Le indagini si sono concluse con l’arresto di quattro persone straniere, di età compresa tra i 24 e i 38 anni, tutte residenti stabilmente tra le province di Napoli e Caserta. Per loro il Giudice per le indagini preliminari del Tribunale di Avellino ha disposto la custodia cautelare in carcere, visti i gravi indizi di colpevolezza e il rischio di fuga.
Gli inquirenti hanno accertato che il gruppo colpiva soprattutto nei piccoli centri e nelle case isolate, dove era più facile agire indisturbati. In totale, la banda ha messo a segno quaranta furti in abitazione, dodici dei quali sono rimasti tentati, oltre alla violenta rapina consumata nel territorio di Latina.

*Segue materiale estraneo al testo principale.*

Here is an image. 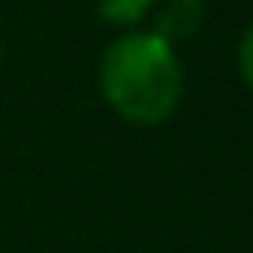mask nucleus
<instances>
[{
	"label": "nucleus",
	"instance_id": "obj_1",
	"mask_svg": "<svg viewBox=\"0 0 253 253\" xmlns=\"http://www.w3.org/2000/svg\"><path fill=\"white\" fill-rule=\"evenodd\" d=\"M101 93L126 123H164L182 101V67L175 48L153 30L116 38L101 56Z\"/></svg>",
	"mask_w": 253,
	"mask_h": 253
},
{
	"label": "nucleus",
	"instance_id": "obj_2",
	"mask_svg": "<svg viewBox=\"0 0 253 253\" xmlns=\"http://www.w3.org/2000/svg\"><path fill=\"white\" fill-rule=\"evenodd\" d=\"M205 23V0H168L157 15V38H164L171 45L175 38H190Z\"/></svg>",
	"mask_w": 253,
	"mask_h": 253
},
{
	"label": "nucleus",
	"instance_id": "obj_3",
	"mask_svg": "<svg viewBox=\"0 0 253 253\" xmlns=\"http://www.w3.org/2000/svg\"><path fill=\"white\" fill-rule=\"evenodd\" d=\"M157 0H97V11L108 23H138Z\"/></svg>",
	"mask_w": 253,
	"mask_h": 253
},
{
	"label": "nucleus",
	"instance_id": "obj_4",
	"mask_svg": "<svg viewBox=\"0 0 253 253\" xmlns=\"http://www.w3.org/2000/svg\"><path fill=\"white\" fill-rule=\"evenodd\" d=\"M238 71H242V79H246V86L253 89V23L246 26V34H242V41H238Z\"/></svg>",
	"mask_w": 253,
	"mask_h": 253
}]
</instances>
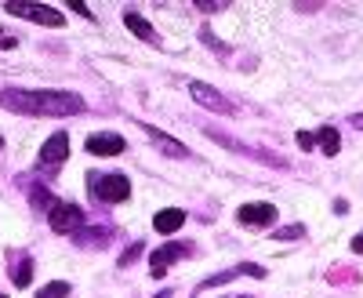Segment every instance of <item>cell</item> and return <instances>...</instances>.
<instances>
[{
	"mask_svg": "<svg viewBox=\"0 0 363 298\" xmlns=\"http://www.w3.org/2000/svg\"><path fill=\"white\" fill-rule=\"evenodd\" d=\"M0 102L26 116H69L84 109V99L73 92H22V87H8V92H0Z\"/></svg>",
	"mask_w": 363,
	"mask_h": 298,
	"instance_id": "obj_1",
	"label": "cell"
},
{
	"mask_svg": "<svg viewBox=\"0 0 363 298\" xmlns=\"http://www.w3.org/2000/svg\"><path fill=\"white\" fill-rule=\"evenodd\" d=\"M91 197H99L102 204H120L131 197V182L124 175H87Z\"/></svg>",
	"mask_w": 363,
	"mask_h": 298,
	"instance_id": "obj_2",
	"label": "cell"
},
{
	"mask_svg": "<svg viewBox=\"0 0 363 298\" xmlns=\"http://www.w3.org/2000/svg\"><path fill=\"white\" fill-rule=\"evenodd\" d=\"M4 11L15 15V18H29V22H37V26H51V29L66 26V15H62V11H55V8H48V4H26V0H8Z\"/></svg>",
	"mask_w": 363,
	"mask_h": 298,
	"instance_id": "obj_3",
	"label": "cell"
},
{
	"mask_svg": "<svg viewBox=\"0 0 363 298\" xmlns=\"http://www.w3.org/2000/svg\"><path fill=\"white\" fill-rule=\"evenodd\" d=\"M48 222H51L55 233H77L84 226V211L77 204H69V200H55L48 207Z\"/></svg>",
	"mask_w": 363,
	"mask_h": 298,
	"instance_id": "obj_4",
	"label": "cell"
},
{
	"mask_svg": "<svg viewBox=\"0 0 363 298\" xmlns=\"http://www.w3.org/2000/svg\"><path fill=\"white\" fill-rule=\"evenodd\" d=\"M66 157H69V135H66V131H55V135L40 145V167H44L48 175H55L58 164H66Z\"/></svg>",
	"mask_w": 363,
	"mask_h": 298,
	"instance_id": "obj_5",
	"label": "cell"
},
{
	"mask_svg": "<svg viewBox=\"0 0 363 298\" xmlns=\"http://www.w3.org/2000/svg\"><path fill=\"white\" fill-rule=\"evenodd\" d=\"M236 222L247 226V229L272 226V222H277V207H272V204H244V207L236 211Z\"/></svg>",
	"mask_w": 363,
	"mask_h": 298,
	"instance_id": "obj_6",
	"label": "cell"
},
{
	"mask_svg": "<svg viewBox=\"0 0 363 298\" xmlns=\"http://www.w3.org/2000/svg\"><path fill=\"white\" fill-rule=\"evenodd\" d=\"M189 95L200 102V106H207V109H215V113H233V106H229V99L222 95V92H215L211 84H203V80H193L189 84Z\"/></svg>",
	"mask_w": 363,
	"mask_h": 298,
	"instance_id": "obj_7",
	"label": "cell"
},
{
	"mask_svg": "<svg viewBox=\"0 0 363 298\" xmlns=\"http://www.w3.org/2000/svg\"><path fill=\"white\" fill-rule=\"evenodd\" d=\"M186 251H189V248H182V244H164V248H157L153 255H149V270H153V277H164L167 265L178 262Z\"/></svg>",
	"mask_w": 363,
	"mask_h": 298,
	"instance_id": "obj_8",
	"label": "cell"
},
{
	"mask_svg": "<svg viewBox=\"0 0 363 298\" xmlns=\"http://www.w3.org/2000/svg\"><path fill=\"white\" fill-rule=\"evenodd\" d=\"M87 153H95V157H116V153H124V138H120V135H91L87 138Z\"/></svg>",
	"mask_w": 363,
	"mask_h": 298,
	"instance_id": "obj_9",
	"label": "cell"
},
{
	"mask_svg": "<svg viewBox=\"0 0 363 298\" xmlns=\"http://www.w3.org/2000/svg\"><path fill=\"white\" fill-rule=\"evenodd\" d=\"M182 222H186V211H182V207H164V211H157V219H153L157 233H178Z\"/></svg>",
	"mask_w": 363,
	"mask_h": 298,
	"instance_id": "obj_10",
	"label": "cell"
},
{
	"mask_svg": "<svg viewBox=\"0 0 363 298\" xmlns=\"http://www.w3.org/2000/svg\"><path fill=\"white\" fill-rule=\"evenodd\" d=\"M124 26L131 29V33H135L138 40H149V44H157V40H160V37H157V29L149 26L138 11H124Z\"/></svg>",
	"mask_w": 363,
	"mask_h": 298,
	"instance_id": "obj_11",
	"label": "cell"
},
{
	"mask_svg": "<svg viewBox=\"0 0 363 298\" xmlns=\"http://www.w3.org/2000/svg\"><path fill=\"white\" fill-rule=\"evenodd\" d=\"M145 135H149V142H157V145L164 149L167 157H186V153H189L186 145H182V142H174V138H167L160 128H145Z\"/></svg>",
	"mask_w": 363,
	"mask_h": 298,
	"instance_id": "obj_12",
	"label": "cell"
},
{
	"mask_svg": "<svg viewBox=\"0 0 363 298\" xmlns=\"http://www.w3.org/2000/svg\"><path fill=\"white\" fill-rule=\"evenodd\" d=\"M316 145L323 149L327 157H335L338 149H342V142H338V131H335V128H320V131H316Z\"/></svg>",
	"mask_w": 363,
	"mask_h": 298,
	"instance_id": "obj_13",
	"label": "cell"
},
{
	"mask_svg": "<svg viewBox=\"0 0 363 298\" xmlns=\"http://www.w3.org/2000/svg\"><path fill=\"white\" fill-rule=\"evenodd\" d=\"M66 294H69V284L66 280H55V284H48V287L37 291V298H66Z\"/></svg>",
	"mask_w": 363,
	"mask_h": 298,
	"instance_id": "obj_14",
	"label": "cell"
},
{
	"mask_svg": "<svg viewBox=\"0 0 363 298\" xmlns=\"http://www.w3.org/2000/svg\"><path fill=\"white\" fill-rule=\"evenodd\" d=\"M29 280H33V262H29V258H22L18 273H15V284H18V287H29Z\"/></svg>",
	"mask_w": 363,
	"mask_h": 298,
	"instance_id": "obj_15",
	"label": "cell"
},
{
	"mask_svg": "<svg viewBox=\"0 0 363 298\" xmlns=\"http://www.w3.org/2000/svg\"><path fill=\"white\" fill-rule=\"evenodd\" d=\"M298 145H301V149H313V145H316V135H313V131H298Z\"/></svg>",
	"mask_w": 363,
	"mask_h": 298,
	"instance_id": "obj_16",
	"label": "cell"
},
{
	"mask_svg": "<svg viewBox=\"0 0 363 298\" xmlns=\"http://www.w3.org/2000/svg\"><path fill=\"white\" fill-rule=\"evenodd\" d=\"M301 233H306L301 226H287V229H277V236H280V241H291V236H301Z\"/></svg>",
	"mask_w": 363,
	"mask_h": 298,
	"instance_id": "obj_17",
	"label": "cell"
},
{
	"mask_svg": "<svg viewBox=\"0 0 363 298\" xmlns=\"http://www.w3.org/2000/svg\"><path fill=\"white\" fill-rule=\"evenodd\" d=\"M69 8H73V11H80L84 18H95V15H91V8L84 4V0H69Z\"/></svg>",
	"mask_w": 363,
	"mask_h": 298,
	"instance_id": "obj_18",
	"label": "cell"
},
{
	"mask_svg": "<svg viewBox=\"0 0 363 298\" xmlns=\"http://www.w3.org/2000/svg\"><path fill=\"white\" fill-rule=\"evenodd\" d=\"M196 8H200V11H218L222 4H207V0H196Z\"/></svg>",
	"mask_w": 363,
	"mask_h": 298,
	"instance_id": "obj_19",
	"label": "cell"
},
{
	"mask_svg": "<svg viewBox=\"0 0 363 298\" xmlns=\"http://www.w3.org/2000/svg\"><path fill=\"white\" fill-rule=\"evenodd\" d=\"M352 251H356V255H363V233H359V236H352Z\"/></svg>",
	"mask_w": 363,
	"mask_h": 298,
	"instance_id": "obj_20",
	"label": "cell"
},
{
	"mask_svg": "<svg viewBox=\"0 0 363 298\" xmlns=\"http://www.w3.org/2000/svg\"><path fill=\"white\" fill-rule=\"evenodd\" d=\"M352 128H359V131H363V113H352Z\"/></svg>",
	"mask_w": 363,
	"mask_h": 298,
	"instance_id": "obj_21",
	"label": "cell"
},
{
	"mask_svg": "<svg viewBox=\"0 0 363 298\" xmlns=\"http://www.w3.org/2000/svg\"><path fill=\"white\" fill-rule=\"evenodd\" d=\"M157 298H171V291H160V294H157Z\"/></svg>",
	"mask_w": 363,
	"mask_h": 298,
	"instance_id": "obj_22",
	"label": "cell"
},
{
	"mask_svg": "<svg viewBox=\"0 0 363 298\" xmlns=\"http://www.w3.org/2000/svg\"><path fill=\"white\" fill-rule=\"evenodd\" d=\"M0 149H4V138H0Z\"/></svg>",
	"mask_w": 363,
	"mask_h": 298,
	"instance_id": "obj_23",
	"label": "cell"
},
{
	"mask_svg": "<svg viewBox=\"0 0 363 298\" xmlns=\"http://www.w3.org/2000/svg\"><path fill=\"white\" fill-rule=\"evenodd\" d=\"M0 298H8V294H0Z\"/></svg>",
	"mask_w": 363,
	"mask_h": 298,
	"instance_id": "obj_24",
	"label": "cell"
},
{
	"mask_svg": "<svg viewBox=\"0 0 363 298\" xmlns=\"http://www.w3.org/2000/svg\"><path fill=\"white\" fill-rule=\"evenodd\" d=\"M244 298H251V294H244Z\"/></svg>",
	"mask_w": 363,
	"mask_h": 298,
	"instance_id": "obj_25",
	"label": "cell"
}]
</instances>
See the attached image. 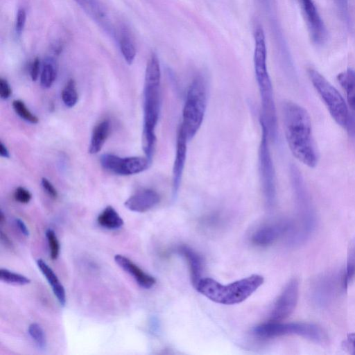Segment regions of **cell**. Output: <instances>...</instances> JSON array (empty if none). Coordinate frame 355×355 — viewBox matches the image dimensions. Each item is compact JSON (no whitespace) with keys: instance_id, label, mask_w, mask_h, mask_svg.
<instances>
[{"instance_id":"d6986e66","label":"cell","mask_w":355,"mask_h":355,"mask_svg":"<svg viewBox=\"0 0 355 355\" xmlns=\"http://www.w3.org/2000/svg\"><path fill=\"white\" fill-rule=\"evenodd\" d=\"M110 129V123L108 120H103L94 127L89 147L90 154H96L101 150L109 135Z\"/></svg>"},{"instance_id":"ba28073f","label":"cell","mask_w":355,"mask_h":355,"mask_svg":"<svg viewBox=\"0 0 355 355\" xmlns=\"http://www.w3.org/2000/svg\"><path fill=\"white\" fill-rule=\"evenodd\" d=\"M291 175L299 218L302 224L297 240H301L308 236L313 228L315 214L302 176L295 166H291Z\"/></svg>"},{"instance_id":"277c9868","label":"cell","mask_w":355,"mask_h":355,"mask_svg":"<svg viewBox=\"0 0 355 355\" xmlns=\"http://www.w3.org/2000/svg\"><path fill=\"white\" fill-rule=\"evenodd\" d=\"M207 87L203 76H196L191 82L186 94L180 123L188 140L200 129L207 110Z\"/></svg>"},{"instance_id":"6da1fadb","label":"cell","mask_w":355,"mask_h":355,"mask_svg":"<svg viewBox=\"0 0 355 355\" xmlns=\"http://www.w3.org/2000/svg\"><path fill=\"white\" fill-rule=\"evenodd\" d=\"M282 116L285 137L292 154L304 164L315 167L318 156L309 113L296 103L286 101L282 105Z\"/></svg>"},{"instance_id":"30bf717a","label":"cell","mask_w":355,"mask_h":355,"mask_svg":"<svg viewBox=\"0 0 355 355\" xmlns=\"http://www.w3.org/2000/svg\"><path fill=\"white\" fill-rule=\"evenodd\" d=\"M299 295V283L296 279H291L276 300L271 310L270 320L282 321L295 310Z\"/></svg>"},{"instance_id":"9c48e42d","label":"cell","mask_w":355,"mask_h":355,"mask_svg":"<svg viewBox=\"0 0 355 355\" xmlns=\"http://www.w3.org/2000/svg\"><path fill=\"white\" fill-rule=\"evenodd\" d=\"M100 162L104 169L120 175L141 173L148 168L151 162L146 157H120L110 153L102 155Z\"/></svg>"},{"instance_id":"4fadbf2b","label":"cell","mask_w":355,"mask_h":355,"mask_svg":"<svg viewBox=\"0 0 355 355\" xmlns=\"http://www.w3.org/2000/svg\"><path fill=\"white\" fill-rule=\"evenodd\" d=\"M188 138L181 125L177 131L175 155L173 166V194L178 192L187 158V144Z\"/></svg>"},{"instance_id":"f546056e","label":"cell","mask_w":355,"mask_h":355,"mask_svg":"<svg viewBox=\"0 0 355 355\" xmlns=\"http://www.w3.org/2000/svg\"><path fill=\"white\" fill-rule=\"evenodd\" d=\"M14 198L16 201L22 204H26L31 200L32 195L28 190L22 187H19L15 191Z\"/></svg>"},{"instance_id":"484cf974","label":"cell","mask_w":355,"mask_h":355,"mask_svg":"<svg viewBox=\"0 0 355 355\" xmlns=\"http://www.w3.org/2000/svg\"><path fill=\"white\" fill-rule=\"evenodd\" d=\"M0 279L1 282L14 285H26L31 282V279L27 277L6 268L0 269Z\"/></svg>"},{"instance_id":"cb8c5ba5","label":"cell","mask_w":355,"mask_h":355,"mask_svg":"<svg viewBox=\"0 0 355 355\" xmlns=\"http://www.w3.org/2000/svg\"><path fill=\"white\" fill-rule=\"evenodd\" d=\"M61 98L64 104L68 107H72L77 103L78 95L76 83L73 79L69 80L62 89Z\"/></svg>"},{"instance_id":"ac0fdd59","label":"cell","mask_w":355,"mask_h":355,"mask_svg":"<svg viewBox=\"0 0 355 355\" xmlns=\"http://www.w3.org/2000/svg\"><path fill=\"white\" fill-rule=\"evenodd\" d=\"M337 80L345 92L349 106L355 112V70L347 69L337 76Z\"/></svg>"},{"instance_id":"83f0119b","label":"cell","mask_w":355,"mask_h":355,"mask_svg":"<svg viewBox=\"0 0 355 355\" xmlns=\"http://www.w3.org/2000/svg\"><path fill=\"white\" fill-rule=\"evenodd\" d=\"M12 107L17 114L24 120L31 123H37L38 122V118L28 109L22 101H13Z\"/></svg>"},{"instance_id":"5bb4252c","label":"cell","mask_w":355,"mask_h":355,"mask_svg":"<svg viewBox=\"0 0 355 355\" xmlns=\"http://www.w3.org/2000/svg\"><path fill=\"white\" fill-rule=\"evenodd\" d=\"M160 201L159 194L152 189H143L129 197L124 202L130 211L143 213L155 207Z\"/></svg>"},{"instance_id":"44dd1931","label":"cell","mask_w":355,"mask_h":355,"mask_svg":"<svg viewBox=\"0 0 355 355\" xmlns=\"http://www.w3.org/2000/svg\"><path fill=\"white\" fill-rule=\"evenodd\" d=\"M99 225L107 230H116L123 225V220L112 206L106 207L97 218Z\"/></svg>"},{"instance_id":"f35d334b","label":"cell","mask_w":355,"mask_h":355,"mask_svg":"<svg viewBox=\"0 0 355 355\" xmlns=\"http://www.w3.org/2000/svg\"><path fill=\"white\" fill-rule=\"evenodd\" d=\"M0 155L5 158L10 157L9 151L2 142L0 143Z\"/></svg>"},{"instance_id":"836d02e7","label":"cell","mask_w":355,"mask_h":355,"mask_svg":"<svg viewBox=\"0 0 355 355\" xmlns=\"http://www.w3.org/2000/svg\"><path fill=\"white\" fill-rule=\"evenodd\" d=\"M12 94L11 87L6 79L0 78V96L2 99H7Z\"/></svg>"},{"instance_id":"e0dca14e","label":"cell","mask_w":355,"mask_h":355,"mask_svg":"<svg viewBox=\"0 0 355 355\" xmlns=\"http://www.w3.org/2000/svg\"><path fill=\"white\" fill-rule=\"evenodd\" d=\"M37 265L45 277L49 284L51 285L52 291L58 299V301L64 306L66 304V293L64 288L57 275L51 268L42 259L37 260Z\"/></svg>"},{"instance_id":"1f68e13d","label":"cell","mask_w":355,"mask_h":355,"mask_svg":"<svg viewBox=\"0 0 355 355\" xmlns=\"http://www.w3.org/2000/svg\"><path fill=\"white\" fill-rule=\"evenodd\" d=\"M342 347L347 353L355 355V333L347 335L342 343Z\"/></svg>"},{"instance_id":"7c38bea8","label":"cell","mask_w":355,"mask_h":355,"mask_svg":"<svg viewBox=\"0 0 355 355\" xmlns=\"http://www.w3.org/2000/svg\"><path fill=\"white\" fill-rule=\"evenodd\" d=\"M290 228V224L286 222L264 223L252 232L250 240L255 245L267 247L275 243Z\"/></svg>"},{"instance_id":"ab89813d","label":"cell","mask_w":355,"mask_h":355,"mask_svg":"<svg viewBox=\"0 0 355 355\" xmlns=\"http://www.w3.org/2000/svg\"><path fill=\"white\" fill-rule=\"evenodd\" d=\"M5 222V217H4V214L3 213L2 211H1V213H0V224L1 225H2Z\"/></svg>"},{"instance_id":"8d00e7d4","label":"cell","mask_w":355,"mask_h":355,"mask_svg":"<svg viewBox=\"0 0 355 355\" xmlns=\"http://www.w3.org/2000/svg\"><path fill=\"white\" fill-rule=\"evenodd\" d=\"M15 221L16 225L17 226L18 229L21 232V234L26 236H28L30 232L28 228L27 227L24 222L20 218H16Z\"/></svg>"},{"instance_id":"7402d4cb","label":"cell","mask_w":355,"mask_h":355,"mask_svg":"<svg viewBox=\"0 0 355 355\" xmlns=\"http://www.w3.org/2000/svg\"><path fill=\"white\" fill-rule=\"evenodd\" d=\"M121 53L127 64H131L136 57L137 51L135 44L127 32L121 33L119 40Z\"/></svg>"},{"instance_id":"603a6c76","label":"cell","mask_w":355,"mask_h":355,"mask_svg":"<svg viewBox=\"0 0 355 355\" xmlns=\"http://www.w3.org/2000/svg\"><path fill=\"white\" fill-rule=\"evenodd\" d=\"M56 68L51 60H47L40 73V85L43 88H50L56 78Z\"/></svg>"},{"instance_id":"d590c367","label":"cell","mask_w":355,"mask_h":355,"mask_svg":"<svg viewBox=\"0 0 355 355\" xmlns=\"http://www.w3.org/2000/svg\"><path fill=\"white\" fill-rule=\"evenodd\" d=\"M349 135L355 139V112L351 113L347 121V123L344 128Z\"/></svg>"},{"instance_id":"8992f818","label":"cell","mask_w":355,"mask_h":355,"mask_svg":"<svg viewBox=\"0 0 355 355\" xmlns=\"http://www.w3.org/2000/svg\"><path fill=\"white\" fill-rule=\"evenodd\" d=\"M309 77L314 88L325 104L334 121L343 128L349 119L350 112L338 91L318 71L308 69Z\"/></svg>"},{"instance_id":"3957f363","label":"cell","mask_w":355,"mask_h":355,"mask_svg":"<svg viewBox=\"0 0 355 355\" xmlns=\"http://www.w3.org/2000/svg\"><path fill=\"white\" fill-rule=\"evenodd\" d=\"M259 275H252L227 285L211 278H202L195 288L211 301L221 304L232 305L248 298L263 283Z\"/></svg>"},{"instance_id":"74e56055","label":"cell","mask_w":355,"mask_h":355,"mask_svg":"<svg viewBox=\"0 0 355 355\" xmlns=\"http://www.w3.org/2000/svg\"><path fill=\"white\" fill-rule=\"evenodd\" d=\"M0 236H1V242L3 243V244L5 245V246L6 248L12 249L13 245H12L11 240L2 230H1Z\"/></svg>"},{"instance_id":"d4e9b609","label":"cell","mask_w":355,"mask_h":355,"mask_svg":"<svg viewBox=\"0 0 355 355\" xmlns=\"http://www.w3.org/2000/svg\"><path fill=\"white\" fill-rule=\"evenodd\" d=\"M28 334L38 349L44 350L46 347L47 340L45 332L37 323H31L28 327Z\"/></svg>"},{"instance_id":"2e32d148","label":"cell","mask_w":355,"mask_h":355,"mask_svg":"<svg viewBox=\"0 0 355 355\" xmlns=\"http://www.w3.org/2000/svg\"><path fill=\"white\" fill-rule=\"evenodd\" d=\"M178 252L187 260L190 272L192 284L195 287L202 279V259L193 250L188 246L181 245L178 247Z\"/></svg>"},{"instance_id":"5b68a950","label":"cell","mask_w":355,"mask_h":355,"mask_svg":"<svg viewBox=\"0 0 355 355\" xmlns=\"http://www.w3.org/2000/svg\"><path fill=\"white\" fill-rule=\"evenodd\" d=\"M254 334L261 338L297 335L320 344L325 343L327 340V336L322 329L315 324L304 322L284 323L270 320L257 326L254 329Z\"/></svg>"},{"instance_id":"d6a6232c","label":"cell","mask_w":355,"mask_h":355,"mask_svg":"<svg viewBox=\"0 0 355 355\" xmlns=\"http://www.w3.org/2000/svg\"><path fill=\"white\" fill-rule=\"evenodd\" d=\"M41 184L43 189L51 198L53 199L57 198L58 191L49 180L45 178H42Z\"/></svg>"},{"instance_id":"e575fe53","label":"cell","mask_w":355,"mask_h":355,"mask_svg":"<svg viewBox=\"0 0 355 355\" xmlns=\"http://www.w3.org/2000/svg\"><path fill=\"white\" fill-rule=\"evenodd\" d=\"M40 60L38 58L34 59L30 67V76L32 80L35 81L40 73Z\"/></svg>"},{"instance_id":"f1b7e54d","label":"cell","mask_w":355,"mask_h":355,"mask_svg":"<svg viewBox=\"0 0 355 355\" xmlns=\"http://www.w3.org/2000/svg\"><path fill=\"white\" fill-rule=\"evenodd\" d=\"M46 237L49 244L50 257L51 259L55 260L58 259L60 253L59 241L55 232L51 229H48L46 231Z\"/></svg>"},{"instance_id":"ffe728a7","label":"cell","mask_w":355,"mask_h":355,"mask_svg":"<svg viewBox=\"0 0 355 355\" xmlns=\"http://www.w3.org/2000/svg\"><path fill=\"white\" fill-rule=\"evenodd\" d=\"M94 20L108 26L106 12L98 0H74Z\"/></svg>"},{"instance_id":"4dcf8cb0","label":"cell","mask_w":355,"mask_h":355,"mask_svg":"<svg viewBox=\"0 0 355 355\" xmlns=\"http://www.w3.org/2000/svg\"><path fill=\"white\" fill-rule=\"evenodd\" d=\"M26 21V10L21 8L17 10L15 21V31L17 35H21L24 31Z\"/></svg>"},{"instance_id":"8fae6325","label":"cell","mask_w":355,"mask_h":355,"mask_svg":"<svg viewBox=\"0 0 355 355\" xmlns=\"http://www.w3.org/2000/svg\"><path fill=\"white\" fill-rule=\"evenodd\" d=\"M310 37L317 45L323 44L327 39L326 26L313 0H298Z\"/></svg>"},{"instance_id":"4316f807","label":"cell","mask_w":355,"mask_h":355,"mask_svg":"<svg viewBox=\"0 0 355 355\" xmlns=\"http://www.w3.org/2000/svg\"><path fill=\"white\" fill-rule=\"evenodd\" d=\"M355 276V240L352 243L348 254L347 267L343 276V286L347 287Z\"/></svg>"},{"instance_id":"52a82bcc","label":"cell","mask_w":355,"mask_h":355,"mask_svg":"<svg viewBox=\"0 0 355 355\" xmlns=\"http://www.w3.org/2000/svg\"><path fill=\"white\" fill-rule=\"evenodd\" d=\"M261 136L258 150L259 171L260 182L266 203L272 207L276 198V182L275 168L270 155L268 129L260 119Z\"/></svg>"},{"instance_id":"9a60e30c","label":"cell","mask_w":355,"mask_h":355,"mask_svg":"<svg viewBox=\"0 0 355 355\" xmlns=\"http://www.w3.org/2000/svg\"><path fill=\"white\" fill-rule=\"evenodd\" d=\"M115 262L127 273L130 274L137 283L144 288H150L156 283L154 277L144 272L129 258L122 254L114 256Z\"/></svg>"},{"instance_id":"7a4b0ae2","label":"cell","mask_w":355,"mask_h":355,"mask_svg":"<svg viewBox=\"0 0 355 355\" xmlns=\"http://www.w3.org/2000/svg\"><path fill=\"white\" fill-rule=\"evenodd\" d=\"M161 69L157 55L149 57L145 71L144 87V125L142 148L151 162L156 146L155 128L160 111Z\"/></svg>"}]
</instances>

L’organizzazione era divisa con ruoli precisi, dove due complici facevano da autisti e pali, mentre gli altri due entravano nelle case a caccia di oro, gioielli e contanti. Per muoversi usavano auto a noleggio sempre diverse e schede telefoniche intestate a falsi nomi. I Carabinieri li hanno incastrati incrociando i filmati delle telecamere, i tabulati telefonici e le testimonianze delle vittime.